Interpretive Summary: Conversion of fats and oils and their derivatives to polyhydroxy materials may be desirable, as these materials are suitable for several industrial applications such as metal working lubricants, waxes, and urethanes. The present procedure for making these polyhydroxy materials uses osmium tetroxide and unsaturated fats or oils. Osmium tetroxide, however, is expensive and highly toxic, so that its use has been limited to small-scale preparations. An alternative route for the synthesis of these polyhydroxy materials is through the hydrolysis of epoxides made from fats and oils. Heretofore, however, this method has required an acid catalyst or an expensive enzymatic catalyst. We investigated epoxide hydrolysis using a commercial preparation of neutral alumina, and we found that alumina readily hydrolyzes fatty methyl ester epoxides to give dihydroxy products. Alumina is superior to an acid catalyst because it is easily removed from the product. Also, for industrial use, alumina is preferred because it is safe, low in cost, and has a long shelf life. This research will aid in the development of a cost-effective procedure for preparing polyhydroxy fatty materials from renewable agricultural materials.

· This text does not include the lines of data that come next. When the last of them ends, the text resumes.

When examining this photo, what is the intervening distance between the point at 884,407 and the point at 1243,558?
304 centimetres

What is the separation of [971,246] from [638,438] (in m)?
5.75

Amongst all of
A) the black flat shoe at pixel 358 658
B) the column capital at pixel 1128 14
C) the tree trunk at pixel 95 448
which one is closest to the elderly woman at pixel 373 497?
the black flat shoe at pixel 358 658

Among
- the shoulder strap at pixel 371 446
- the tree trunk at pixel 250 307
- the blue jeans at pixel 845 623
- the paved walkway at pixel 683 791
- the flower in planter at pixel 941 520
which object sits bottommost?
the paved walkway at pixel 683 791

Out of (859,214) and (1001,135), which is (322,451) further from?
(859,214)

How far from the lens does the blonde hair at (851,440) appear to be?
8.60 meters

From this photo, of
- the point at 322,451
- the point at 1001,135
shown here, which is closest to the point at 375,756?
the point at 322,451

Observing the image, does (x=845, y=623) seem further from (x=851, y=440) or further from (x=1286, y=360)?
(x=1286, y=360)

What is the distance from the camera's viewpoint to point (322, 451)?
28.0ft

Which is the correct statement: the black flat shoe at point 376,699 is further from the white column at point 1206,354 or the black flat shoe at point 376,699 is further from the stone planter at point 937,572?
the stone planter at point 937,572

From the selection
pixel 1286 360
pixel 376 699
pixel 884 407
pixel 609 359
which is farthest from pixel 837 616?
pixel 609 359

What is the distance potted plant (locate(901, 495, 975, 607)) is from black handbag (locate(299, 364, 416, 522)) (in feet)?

Technical Abstract: The main advantage of heterogeneous catalysis is that the catalyst can be easily separated from the reaction products and reused. There is, therefore, a continuing interest in the preparation of heterogenized catalysts, homogeneous catalysts that have been placed upon an insoluble support. One area of interest is the placement of transition metal complexes onto alumina (aluminum oxide) supports to promote oxidation, particularly epoxide formation. In the subsequent oxidation reactions, it is generally assumed that the alumina acts as an inert support. However, there is reason to be skeptical of this, since prior work has shown that alumina catalyzes nucleophilic addition of alcohols and amines to epoxides. In this study it is shown that the epoxide derivative of oleic acid, methyl 9,10-epoxyoctadecanoate (methyl stearate monoepoxide), is readily hydrolyzed to a diol when exposed to a commercial preparation of neutral alumina. Comparison of proton and carbon 13 NMR spectra of the diol with those of standards showed that the product was the threo isomer. Time course studies showed that the epoxide was converted to diol in 4 h. When methyl 9,10-12,13-diepoxy octadecanoate (methyl stearate diepoxide) was treated with alumina, a mixture of dihydroxytetrahydrofuran regioisomers, methyl 9(12)-oxy-10,13-dihydroxystearate and methyl 10(13)-oxy-9,12-dihydroxystearate, was obtained from the hydrolyzed epoxide. These results show that untreated alumina is an unsuitable support for epoxidation catalysts. However, conversion of fats and oils and their derivatives to polyhydroxy materials may be desirable, as these materials are suitable for several industrial applications. Accordingly, an alumina-based epoxidation may be the most efficient way to achieve the synthesis of these polyhydroxy materials.